Semih İdiz

Semih İdiz

sidiz@milliyet.com.tr

Tüm Yazıları
Haberin Devamı

Türkiye ile Rusya’nın küresel düzeyde önemli olan bazı konularda ne denli zıt kutuplarda durduklarını Suriye meselesi ortaya koyuyor. İki ülkenin ilişkileri açısından dünyaya olumlu bir görüntü vermeye özen göstermeleri yine de hep dikkat çekmiştir. Bunun başlıca nedeni, kuşkusuz, “stratejik önem” kazanmış olan ekonomik ilişkilerdir.
Başbakan Erdoğan ile Rusya Devlet Başkanı Vladimir Putin arasında dün Moskova’da Suriye konusunda yapılan görüşmenin ayrıntıları bu yazı kaleme alındığında henüz belli değildi. Bu ayrıntılar bugün daha fazla netlik kazanmış olacak.
Burada Suriye konusunda iki ülkeyi ilgilendiren ve üzerinde işbirliği yapmaları halinde bölgemiz ve dünya açısından olumlu sonuçlar doğuracak olan genel bazı hususlara işaret etmek istiyoruz. Dünkü kanlı gelişmelere de bakarak, Suriye’deki yangının bir süre daha büyüyerek devam edeceği anlaşılıyor.

Gül’ün açıklamaları
Fakat her yangın gibi bu da eninde sonunda sönecektir. Önemli olan yangın sonrasında Suriye’de ortaya çıkacak olan rejimdir. Cumhurbaşkanı Gül dün bu konuda “Kendi halkını bu kadar bombaladıktan ve bu kadar ölümlerden sonra çok süratli bir şekilde yapılacak şey halkın iradesinin açık bir şekilde ortaya konacağı yeni yönetimdir” açıklamasında bulundu.
Burada “halkın iradesinden” kastedilen “çoğunluktaki Sünnilerin iradesi” ise Rusya’nın bunu kabul etmesi mümkün değil. Moskova, her şeyden önce, Beşar el Esad’ın söylendiği kadar yalnız olduğuna inanmıyor. Suriye’de yaşananlara bir “iç savaş” olarak bakarak Nusayrilerin yanı sıra, Hıristiyanlarla laik Sünnilerin bir kısmının da, Esad’ı olmasa bile, Baas rejimini desteklediklerini söylüyor.
Özetle Rusya, Suriye’de “halkın iradesi” meselesi gündeme geldiğinde, bunun “Sünni olmayan azınlıkların haklarını da içermesi gerektiğini” savunuyor. Bunu elbette ki demokrasiye olan inancından değil, Suriye’deki çıkarlarını korumak için yapıyor. Gelişmeler de Moskova’nın bu ısrarını sürdüreceğini gösteriyor.
Bu nedenle Suriye’de uzun vadede istikrar isteniyorsa, Rusya’ya göre ortaya çıkacak yapının Sünni çoğunluğa dayanan ve İslami eğilimli olan bir rejim değil, tüm kesimleri koruyan bir yönetim biçimi olması gerekecek. Moskova’nın, Suriye’de aşırı dinci bir iktidarın işbaşına gelmesinden endişe eden Batıyı da bu konuda ikna etmesi zor olmayacaktır.

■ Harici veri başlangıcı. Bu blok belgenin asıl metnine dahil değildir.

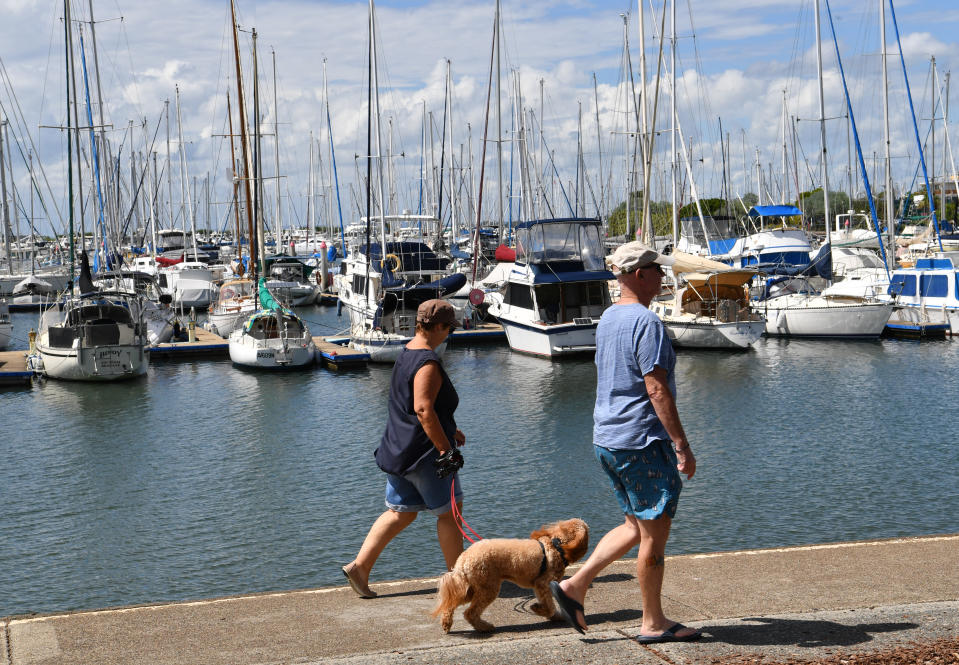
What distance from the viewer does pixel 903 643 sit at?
16.5 feet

Oyun kurucu olma durumu yok
Türkiye’nin Ortadoğu’ya dönük artan ilgisinin odağında İslami eğilimlerin ve “Sünni dayanışması” ruhunun yattığı ise yerli ve yabancı analizlerde sık sık yer alan bir husus. Ankara’nın bunun doğru olmadığını göstermek açısından atacağı somut adımlar, sadece Suriye’de değil, Ortadoğu’nun genelinde istikrarı sağlamaya dönük Türk-Rus işbirliğinin de önünü açacaktır.
AKP çevreleri aksini iddia etseler de, Türkiye bölgesinde “oyun kurucu” olma potansiyelini mevcut durumda yitirdi. Irak ile ilişkilerin de bu açıdan kötü bir mecrada seyrettiğini görüyoruz. Rusya ile bölgenin akıbeti konusunda varılacak genel kapsamlı bir mutabakat ise Ankara’yı yeniden “bölgesel oyuncu” yapacaktır.
Fakat bunun için Türkiye’nin “mezhepsel tercihlerden” ziyade, “ideolojik açıdan nötr” olan bir şekilde istikrarı pekiştirecek tercihlere yöneldiğini göstermesi gerekecektir. Daha önce birçok kez dediğimiz gibi, uluslararası ilişkiler ne AKP’nin, ne de başkalarının öznel arzularına göre şekillenemeyecek derecede karmaşık olmuştur her zaman.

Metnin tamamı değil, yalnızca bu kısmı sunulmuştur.